Easy beeps and steady tones let autistic listeners shine.

Hard, fast-changing sounds gave slower brain waves and worse scores.

The team says the task itself, not a broken hearing pathway, drives the pattern.

03

How this fits with other research

Bertone et al. (2006) wrote the same year and reached the same rule: complexity matters more than the sense used.

Koolen et al. (2014) later tested adults with ASD and showed the rule holds for word tasks too.

Hua et al. (2024) pooled 22 brain-scan papers and found weaker auditory-language activation in autistic youth, backing the idea that complex listening loads the system harder.

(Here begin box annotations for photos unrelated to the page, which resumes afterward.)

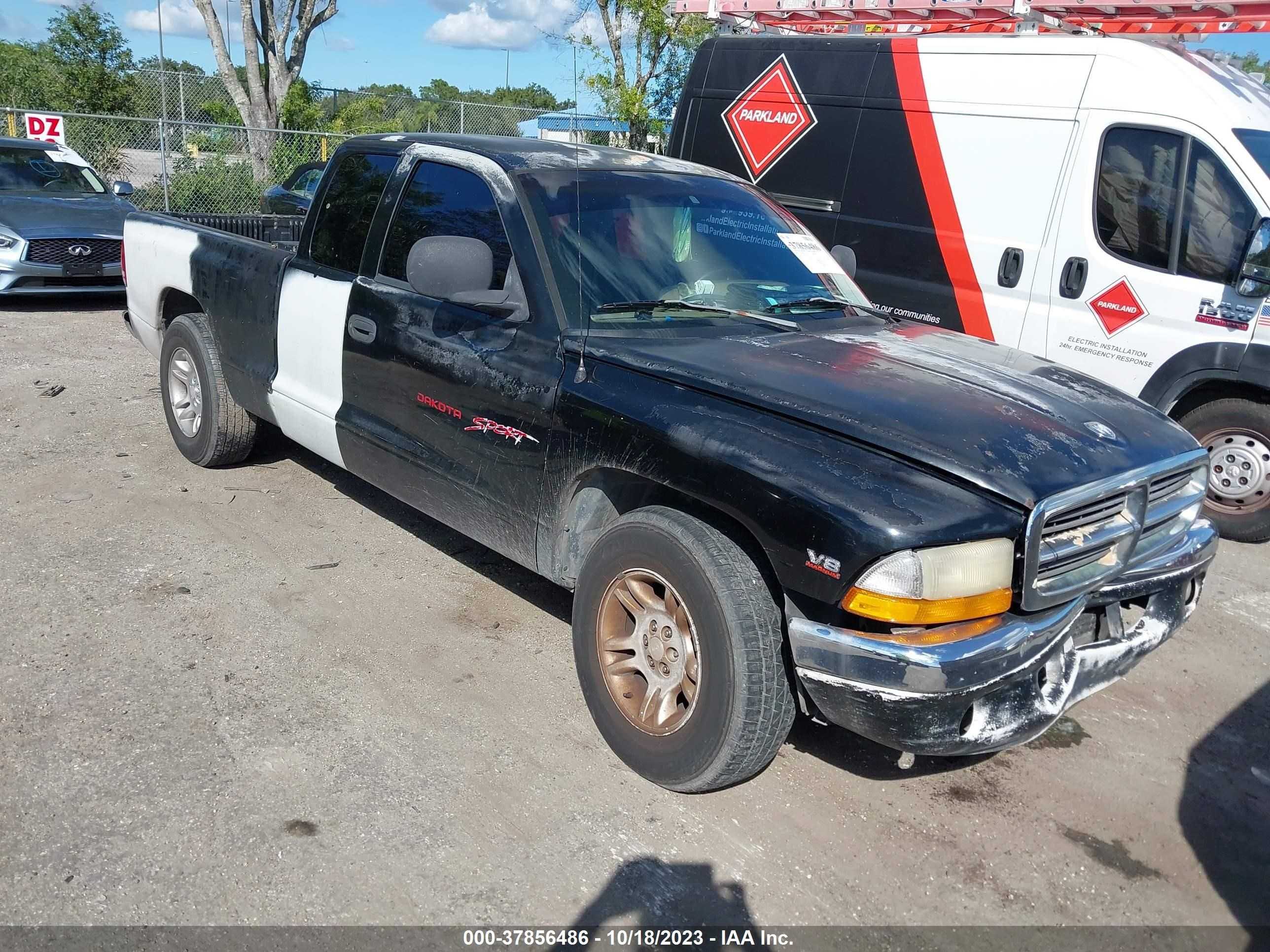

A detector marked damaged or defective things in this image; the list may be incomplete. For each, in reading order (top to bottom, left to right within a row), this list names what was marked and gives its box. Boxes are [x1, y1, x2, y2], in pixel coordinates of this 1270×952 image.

dented body panel [124, 133, 1214, 761]
damaged front bumper [787, 518, 1214, 756]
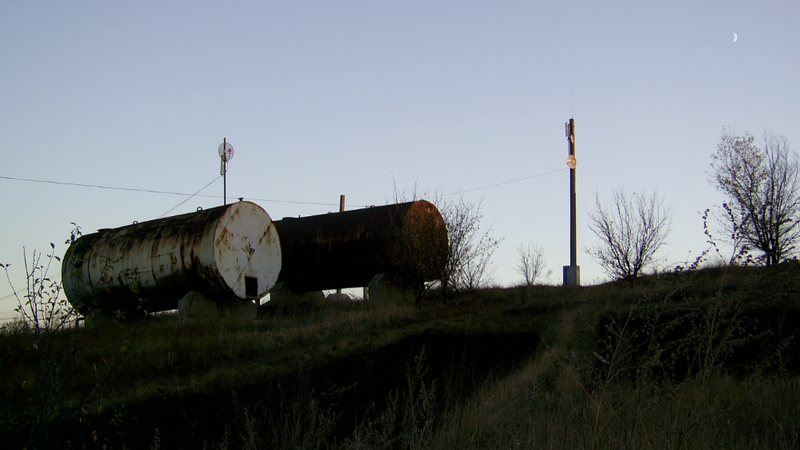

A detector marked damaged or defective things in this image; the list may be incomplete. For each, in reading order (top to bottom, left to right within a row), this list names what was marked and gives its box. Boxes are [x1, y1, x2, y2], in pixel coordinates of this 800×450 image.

rusty tank [63, 200, 282, 316]
rusty tank [276, 200, 450, 292]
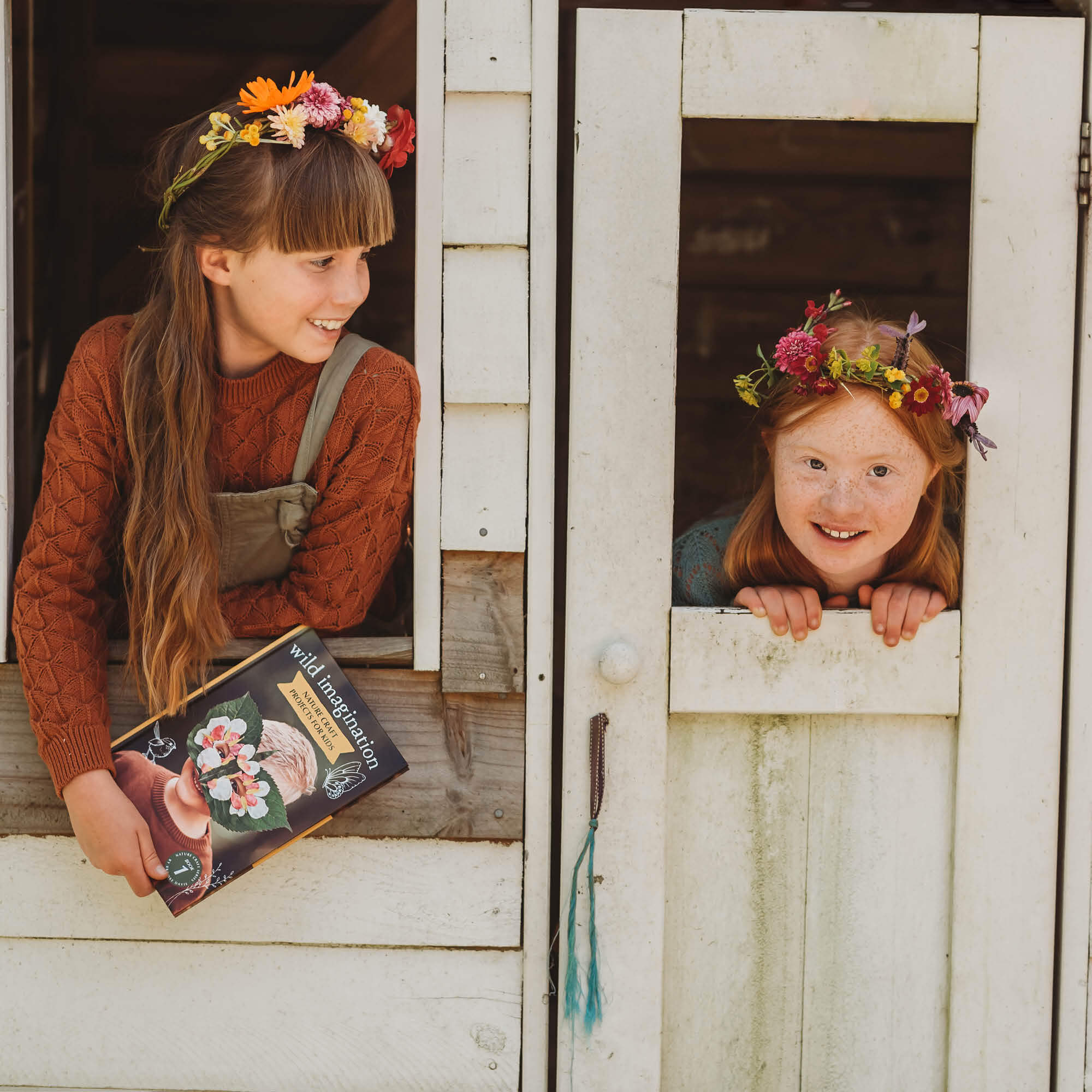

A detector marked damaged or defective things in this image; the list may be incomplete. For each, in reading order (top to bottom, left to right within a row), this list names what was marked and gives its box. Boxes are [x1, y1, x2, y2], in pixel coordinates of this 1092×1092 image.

rust knitted sweater [13, 317, 422, 795]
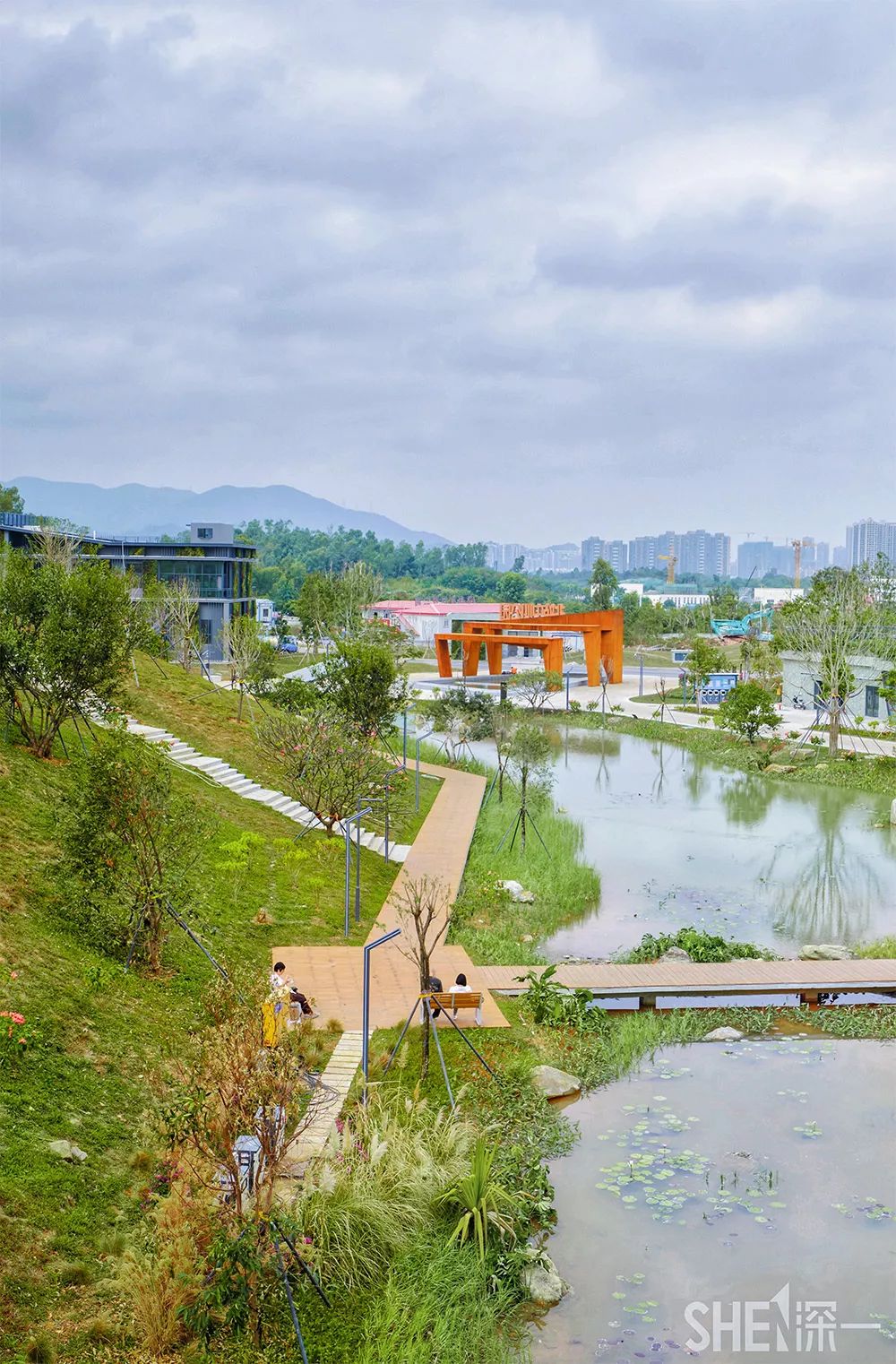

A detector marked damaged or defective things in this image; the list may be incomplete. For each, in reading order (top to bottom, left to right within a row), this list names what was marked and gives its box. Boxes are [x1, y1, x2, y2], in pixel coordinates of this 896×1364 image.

rusted steel structure [434, 610, 622, 687]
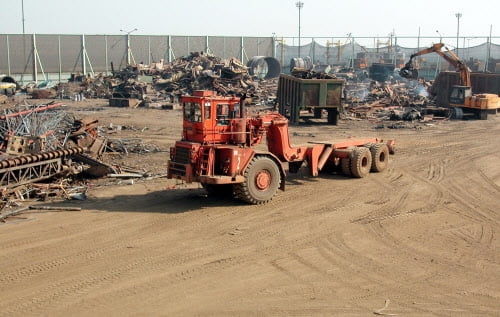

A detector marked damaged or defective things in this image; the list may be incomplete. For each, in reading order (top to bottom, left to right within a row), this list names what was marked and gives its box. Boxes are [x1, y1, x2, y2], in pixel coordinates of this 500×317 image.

rusty machinery [398, 42, 500, 119]
rusty machinery [168, 90, 394, 204]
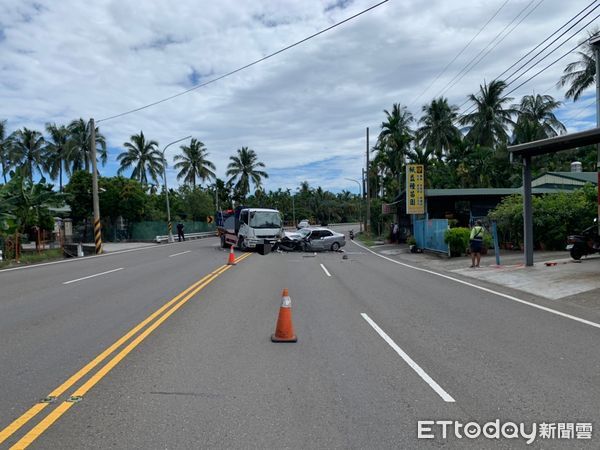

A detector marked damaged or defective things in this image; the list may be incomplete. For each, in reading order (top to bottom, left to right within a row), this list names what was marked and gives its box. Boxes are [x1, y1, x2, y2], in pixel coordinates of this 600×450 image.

crashed silver sedan [278, 227, 344, 251]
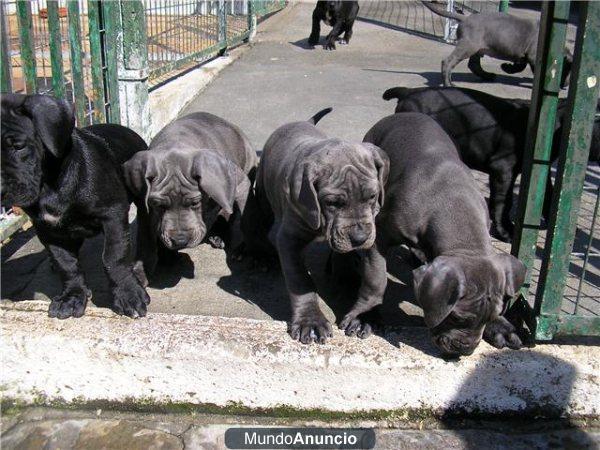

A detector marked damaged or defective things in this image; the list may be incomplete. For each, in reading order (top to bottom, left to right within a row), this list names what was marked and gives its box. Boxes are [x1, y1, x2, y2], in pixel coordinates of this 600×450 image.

cracked concrete edge [1, 300, 600, 420]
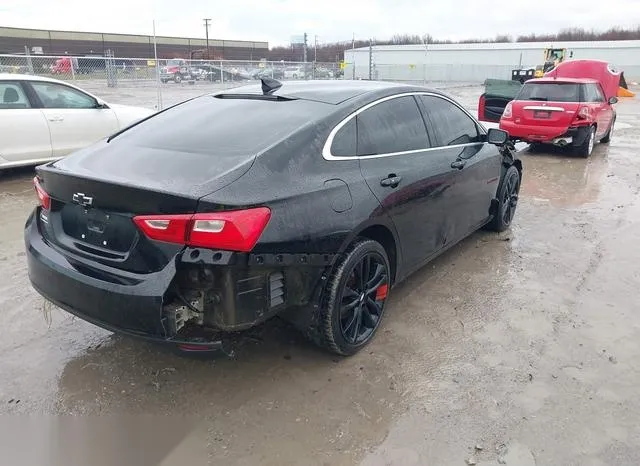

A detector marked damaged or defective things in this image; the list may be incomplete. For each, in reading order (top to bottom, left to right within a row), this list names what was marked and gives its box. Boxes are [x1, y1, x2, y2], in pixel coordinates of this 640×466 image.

damaged rear bumper [24, 209, 328, 348]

Bellon-Harn et al. (2020) added nerve-speed data: some autistic kids show slower auditory conduction, giving a biological reason why complex sounds may overload them.

04

Why it matters

When you screen auditory skills, start with simple tones to show client strengths.

If you need to test language or social listening, break the sound into small, steady steps first.

This avoids false low scores and keeps kids engaged in therapy.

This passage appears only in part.